Exercise directions: Rewrite the data below, replacing every instance of "plaid blouse" with "checkered blouse" and leaving all other text unchanged.

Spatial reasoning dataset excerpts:
┌──

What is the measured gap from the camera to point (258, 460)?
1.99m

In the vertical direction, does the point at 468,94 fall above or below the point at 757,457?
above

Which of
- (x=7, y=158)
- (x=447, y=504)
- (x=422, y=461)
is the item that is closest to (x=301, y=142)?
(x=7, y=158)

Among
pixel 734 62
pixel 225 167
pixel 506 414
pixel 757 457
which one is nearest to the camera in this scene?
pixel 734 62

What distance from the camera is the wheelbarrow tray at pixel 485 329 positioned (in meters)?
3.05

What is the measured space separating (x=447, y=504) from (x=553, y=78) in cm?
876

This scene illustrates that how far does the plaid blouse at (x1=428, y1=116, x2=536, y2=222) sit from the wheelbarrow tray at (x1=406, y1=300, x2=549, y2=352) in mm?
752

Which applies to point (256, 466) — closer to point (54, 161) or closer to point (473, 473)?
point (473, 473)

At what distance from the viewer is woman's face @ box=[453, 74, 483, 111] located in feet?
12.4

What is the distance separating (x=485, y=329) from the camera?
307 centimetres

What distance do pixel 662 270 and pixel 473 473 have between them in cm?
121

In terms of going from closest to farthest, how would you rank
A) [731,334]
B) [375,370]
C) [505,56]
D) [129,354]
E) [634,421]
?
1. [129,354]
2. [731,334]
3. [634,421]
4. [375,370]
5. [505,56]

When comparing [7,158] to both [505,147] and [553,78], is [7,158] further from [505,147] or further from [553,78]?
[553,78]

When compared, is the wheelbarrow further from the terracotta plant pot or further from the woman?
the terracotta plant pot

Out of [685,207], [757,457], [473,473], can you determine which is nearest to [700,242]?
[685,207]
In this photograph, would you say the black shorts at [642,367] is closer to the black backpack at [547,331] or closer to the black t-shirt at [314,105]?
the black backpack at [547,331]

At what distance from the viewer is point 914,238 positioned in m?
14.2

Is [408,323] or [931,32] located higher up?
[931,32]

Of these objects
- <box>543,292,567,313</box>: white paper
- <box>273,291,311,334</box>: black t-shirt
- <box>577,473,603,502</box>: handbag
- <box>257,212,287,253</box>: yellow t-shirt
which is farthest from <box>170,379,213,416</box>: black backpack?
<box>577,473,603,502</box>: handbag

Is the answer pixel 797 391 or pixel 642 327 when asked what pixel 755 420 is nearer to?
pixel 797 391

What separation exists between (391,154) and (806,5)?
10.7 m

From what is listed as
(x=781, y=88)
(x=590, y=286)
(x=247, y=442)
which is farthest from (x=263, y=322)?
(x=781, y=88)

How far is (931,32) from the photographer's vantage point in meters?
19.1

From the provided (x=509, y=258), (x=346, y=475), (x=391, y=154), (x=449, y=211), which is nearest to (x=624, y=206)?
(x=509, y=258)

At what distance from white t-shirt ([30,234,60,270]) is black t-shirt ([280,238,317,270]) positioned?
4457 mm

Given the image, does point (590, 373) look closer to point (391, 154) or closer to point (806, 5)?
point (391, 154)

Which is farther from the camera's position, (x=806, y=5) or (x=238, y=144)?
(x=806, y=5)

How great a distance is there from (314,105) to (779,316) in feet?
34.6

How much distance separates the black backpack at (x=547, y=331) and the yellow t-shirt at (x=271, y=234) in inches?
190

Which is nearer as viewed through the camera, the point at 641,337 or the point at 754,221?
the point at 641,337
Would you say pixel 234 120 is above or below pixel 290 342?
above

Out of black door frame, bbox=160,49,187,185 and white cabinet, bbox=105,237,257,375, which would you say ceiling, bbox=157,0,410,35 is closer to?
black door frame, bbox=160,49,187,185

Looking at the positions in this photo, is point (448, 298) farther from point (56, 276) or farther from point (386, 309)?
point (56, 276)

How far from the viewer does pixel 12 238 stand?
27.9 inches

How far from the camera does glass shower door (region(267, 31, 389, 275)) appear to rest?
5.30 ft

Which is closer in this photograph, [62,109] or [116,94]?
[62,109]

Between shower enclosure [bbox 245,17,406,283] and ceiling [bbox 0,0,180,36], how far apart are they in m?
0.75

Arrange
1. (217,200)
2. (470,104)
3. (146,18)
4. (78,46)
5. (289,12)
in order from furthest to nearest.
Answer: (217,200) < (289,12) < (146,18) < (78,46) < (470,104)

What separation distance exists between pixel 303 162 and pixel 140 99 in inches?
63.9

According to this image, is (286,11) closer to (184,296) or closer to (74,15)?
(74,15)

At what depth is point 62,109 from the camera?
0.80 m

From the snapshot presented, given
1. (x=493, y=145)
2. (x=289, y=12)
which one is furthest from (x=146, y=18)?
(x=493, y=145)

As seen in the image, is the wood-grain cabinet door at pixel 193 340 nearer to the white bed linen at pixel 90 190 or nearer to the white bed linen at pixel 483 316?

└──

Answer to the problem:
What is the measured gap from the camera to point (258, 460)?
1.99m

In the vertical direction, does the point at 468,94 fall above or below the point at 757,457?
above

Which of
- (x=7, y=158)
- (x=447, y=504)
- (x=422, y=461)
is the item that is closest to (x=301, y=142)?
(x=7, y=158)

Among
pixel 734 62
pixel 225 167
pixel 506 414
pixel 757 457
which one is nearest to the camera in this scene?
pixel 734 62

What distance from the camera is the wheelbarrow tray at pixel 485 329 positioned (in meters)?
3.05

What is the measured space separating (x=447, y=504) from (x=553, y=78) in cm?
876

This scene illustrates that how far does the checkered blouse at (x1=428, y1=116, x2=536, y2=222) sit from the wheelbarrow tray at (x1=406, y1=300, x2=549, y2=352) in mm?
752

Which applies to point (256, 466) — closer to point (54, 161) or closer to point (473, 473)?
point (473, 473)

At what distance from the viewer is woman's face @ box=[453, 74, 483, 111] located in feet?
12.4

What is the distance separating (x=485, y=329) from the camera?
307 centimetres

What distance do pixel 662 270 and pixel 473 473 have between them in cm?
121

In terms of going from closest to farthest, how would you rank
A) [731,334]
B) [375,370]
C) [505,56]
D) [129,354]
E) [634,421]
?
1. [129,354]
2. [731,334]
3. [634,421]
4. [375,370]
5. [505,56]

When comparing [7,158] to both [505,147] and [553,78], is [7,158] further from [505,147] or further from [553,78]?
[553,78]

When compared, is the wheelbarrow further from the terracotta plant pot or further from the woman?
the terracotta plant pot

Out of [685,207], [757,457], [473,473], can you determine which is nearest to [700,242]?
[685,207]
In this photograph, would you say the black shorts at [642,367] is closer to the black backpack at [547,331] or closer to the black t-shirt at [314,105]?
the black backpack at [547,331]

At what distance from the viewer is point 914,238 positioned in m?
14.2

Is [408,323] or [931,32] located higher up?
[931,32]

Of these objects
- <box>543,292,567,313</box>: white paper
- <box>273,291,311,334</box>: black t-shirt
- <box>577,473,603,502</box>: handbag
- <box>257,212,287,253</box>: yellow t-shirt
which is farthest from <box>170,379,213,416</box>: black backpack?
<box>577,473,603,502</box>: handbag

Is the answer pixel 797 391 or pixel 642 327 when asked what pixel 755 420 is nearer to?
pixel 797 391

What separation exists between (391,154) and (806,5)?
10.7 m

From what is listed as
(x=781, y=88)
(x=590, y=286)
(x=247, y=442)
which is farthest from (x=263, y=322)?
(x=781, y=88)

How far is (931,32) from the photographer's vantage point in meters?
19.1

From the provided (x=509, y=258), (x=346, y=475), (x=391, y=154), (x=449, y=211), which is nearest to (x=624, y=206)?
(x=509, y=258)

At what distance from white t-shirt ([30,234,60,270]) is black t-shirt ([280,238,317,270]) positioned?
4457 mm

Given the image, does point (590, 373) look closer to point (391, 154) or closer to point (806, 5)?
point (391, 154)

Which is farther from the camera's position, (x=806, y=5) or (x=238, y=144)?
(x=806, y=5)

How great a distance is there from (314,105) to (779,316) in feet?
34.6

How much distance separates the black backpack at (x=547, y=331) and the yellow t-shirt at (x=271, y=234) in inches?
190

Which is nearer as viewed through the camera, the point at 641,337 or the point at 754,221?
the point at 641,337
Would you say pixel 234 120 is above or below pixel 290 342?
above

Out of black door frame, bbox=160,49,187,185 and white cabinet, bbox=105,237,257,375, which would you say ceiling, bbox=157,0,410,35 is closer to?
black door frame, bbox=160,49,187,185

Looking at the positions in this photo, is point (448, 298) farther from point (56, 276) or farther from point (386, 309)?
point (56, 276)

How far from the viewer does pixel 12 238 stand?
27.9 inches

How far from the camera does glass shower door (region(267, 31, 389, 275)) appear to rest?
5.30 ft

Which is closer in this photograph, [62,109] or [116,94]?
[62,109]

Between shower enclosure [bbox 245,17,406,283] and ceiling [bbox 0,0,180,36], how far apart are they in m?
0.75

Arrange
1. (217,200)
2. (470,104)
3. (146,18)
4. (78,46)
5. (289,12)
in order from furthest to nearest.
Answer: (217,200) < (289,12) < (146,18) < (78,46) < (470,104)

What separation distance exists between pixel 303 162 and pixel 140 99 in inches?
63.9

According to this image, is (286,11) closer to (184,296) or closer to (74,15)?
(74,15)

At what depth is point 62,109 from the camera?
0.80 m

From the snapshot presented, given
1. (x=493, y=145)
2. (x=289, y=12)
which one is furthest from (x=146, y=18)?
(x=493, y=145)

As seen in the image, is the wood-grain cabinet door at pixel 193 340 nearer to the white bed linen at pixel 90 190 or nearer to the white bed linen at pixel 483 316?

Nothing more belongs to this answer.